- Australian economic data is near its apex for 2014.
- The Reserve Bank of Australia wants a weaker currency, doesn’t mean they’ll get it.
- Aussie looks to bottom versus British Pound, Euro, and US Dollar.
The Australian Dollar (AUD) was easily one of the most disliked currencies headed into 2014, after a significantly disappointing performance from April 2014 and forward, including the AUD/USD pair. As many analysts (including this one) sharpened their knives for another dismal performance by the Aussie in 2014, something funny happened: the fundamental conditions present for Australian Dollar weakness disappeared faster than most expected.
The Australian Dollar’s underperformance through the end of last year can be best explained two-fold: first, concern that a slowing Chinese economy alongside failure by the Australian economy to rebalance away from its mining activities would create significant damage; and two, the drawdown in the Federal Reserve’s QE3 stimulus program would dampen the demand for the carry trade.
While the Chinese economy may be slowing (as seen by the recent HSBC PMI Manufacturing report), economic data out of Australia has been roundly better than expected.
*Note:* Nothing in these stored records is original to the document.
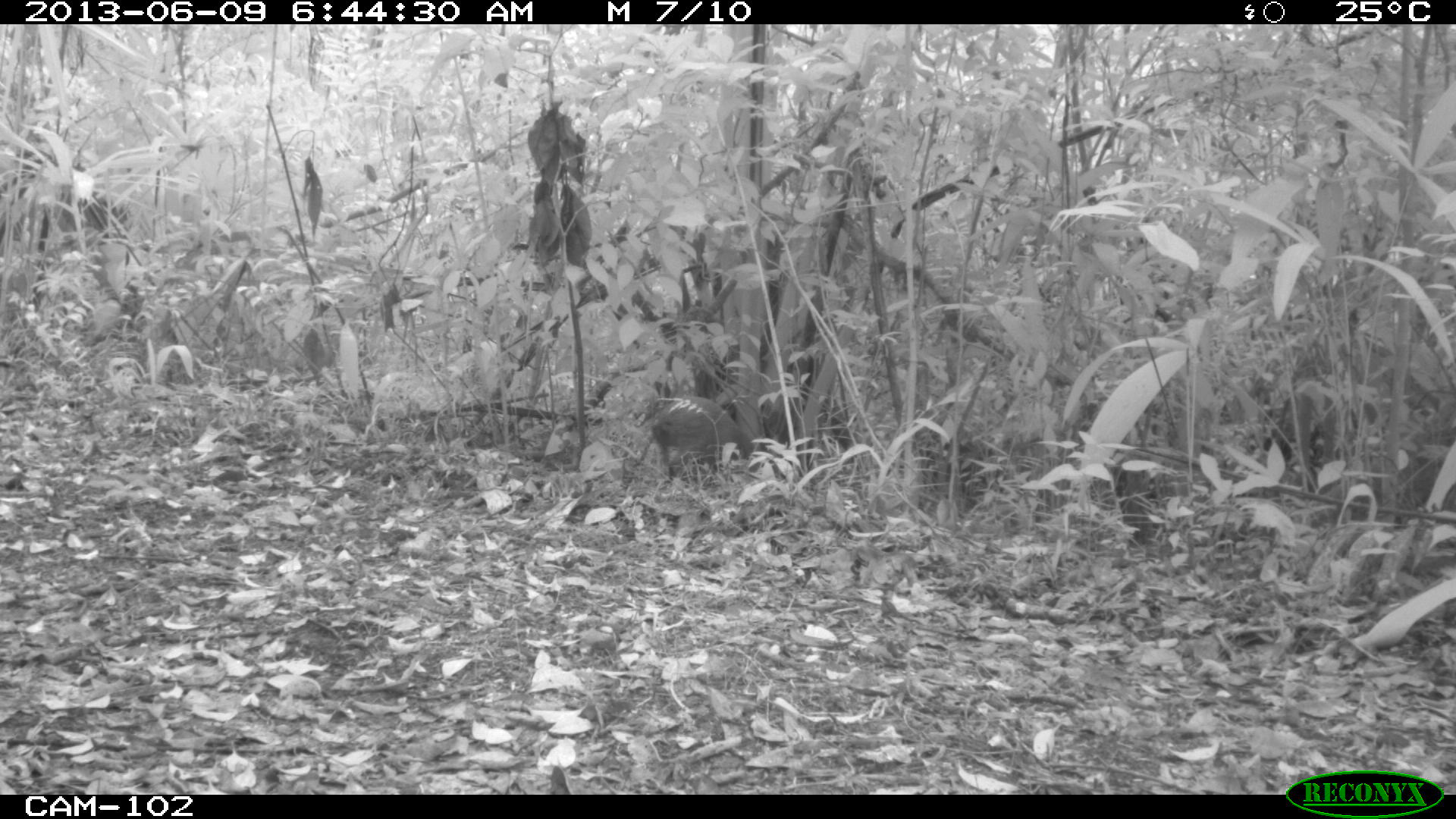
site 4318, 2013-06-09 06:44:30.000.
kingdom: Animalia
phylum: Chordata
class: Mammalia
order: Rodentia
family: Dasyproctidae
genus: Dasyprocta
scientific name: Dasyprocta punctata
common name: central american agouti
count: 1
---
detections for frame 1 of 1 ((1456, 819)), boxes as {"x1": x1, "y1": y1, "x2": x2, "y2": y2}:
dasyprocta punctata: {"x1": 652, "y1": 396, "x2": 752, "y2": 479}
The Citi Economic Surprise Index was holding up at +49.7 by March 24, just off the yearly high seen on March 13 at +50.6. Considering where this economic data-sentiment index was in mid-January at -19.0, it’s evident that domestically, the Australian economy is performing much better than anticipated.
One of the areas analysts were most concerned with – the labor market – has had a much stronger start to 2014 than recent trends would indicate. At +47.3K net jobs growth in February, the Australian economy added the most jobs since March 2012. This figure was well-above the 3-, 6-, and 12-month jobs averages of +13.7K, +10.7K, and +5.3K; in fact, with the short-term averages above the longer-term ones, it seems the Australian labor market is gaining momentum.
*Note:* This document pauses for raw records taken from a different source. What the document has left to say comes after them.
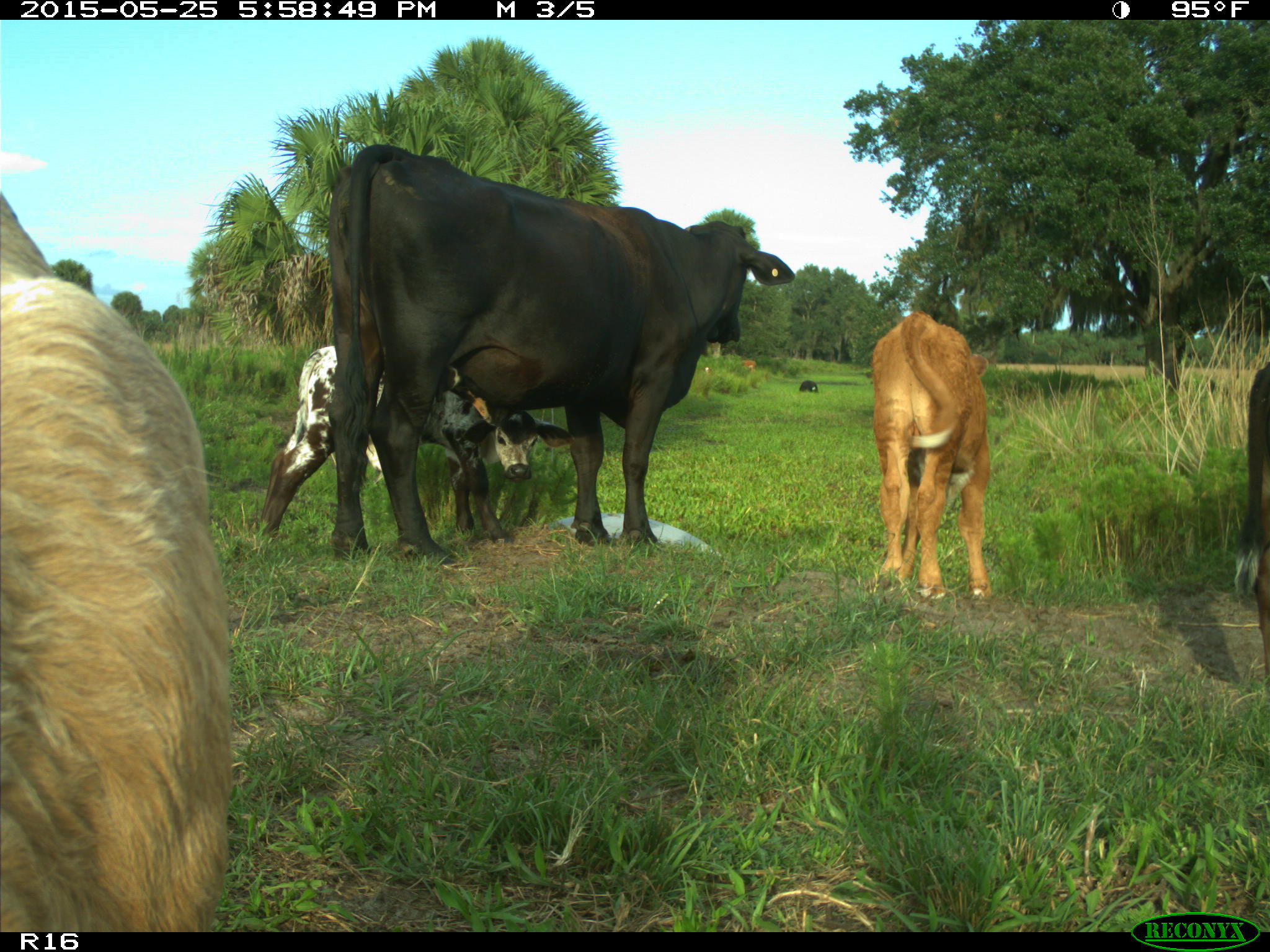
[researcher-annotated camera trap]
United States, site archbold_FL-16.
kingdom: Animalia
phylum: Chordata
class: Mammalia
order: Artiodactyla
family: Bovidae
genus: Bos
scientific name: Bos taurus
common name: domestic cow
The recent shift if the fundamental factors underpinning the Australian economy may be offering a veritable turning point in the Australian Dollar more specifically, especially against the Euro and the US Dollar.
AUD/USD H4 Chart
The AUD/USD’s recent ascending triangle formation resolved itself to the upside the past two days, and a longer-term inverse head and shoulders bottoming pattern may be the long-term play. Several former levels that proved as resistance in months (.9085, 0.9140, 0.9165/70) past have been broken, showing that the supply of sellers at these levels have been fully neutralized – the path of least resistance may now be here.
EUR/AUD H4 Chart
While the AUD/USD rally may be setting up, there is evidence of further Australian Dollar strength elsewhere. The EUR/AUD, one of the top performers from November 2013 through January 2014, appears to have carved out a topping pattern, a head and shoulders formation. The EUR/AUD has become more negative since we looked at this pair on Monday, and the break of the neckline near 1.5000 sees the potential for a greater drop towards 1.4140 over the coming weeks.
Ultimately, the ensuing actions by the Reserve Bank of Australia will help dictate how far the Australian Dollar can rebound. In recent weeks, RBA Governor Glenn Stevens has spent a good deal of his time in public disparaging the high AUD/USD exchange rate, noting that the RBA would prefer for it to be closer towards 0.8500.
But with evidence of the domestic economy improving, expectations for a dovish RBA have started to wane. Overnight index swaps pointing to +16.0-bps priced in over the next 12-months, suggesting the market is already looking ahead of a rate hike in the late-3Q or 4Q’15. The Australian Dollar may be looking ahead too, as it looks primed to shake 2013’s negativity and head into the 2Q’14 on the heels of potential bullish reversal patterns.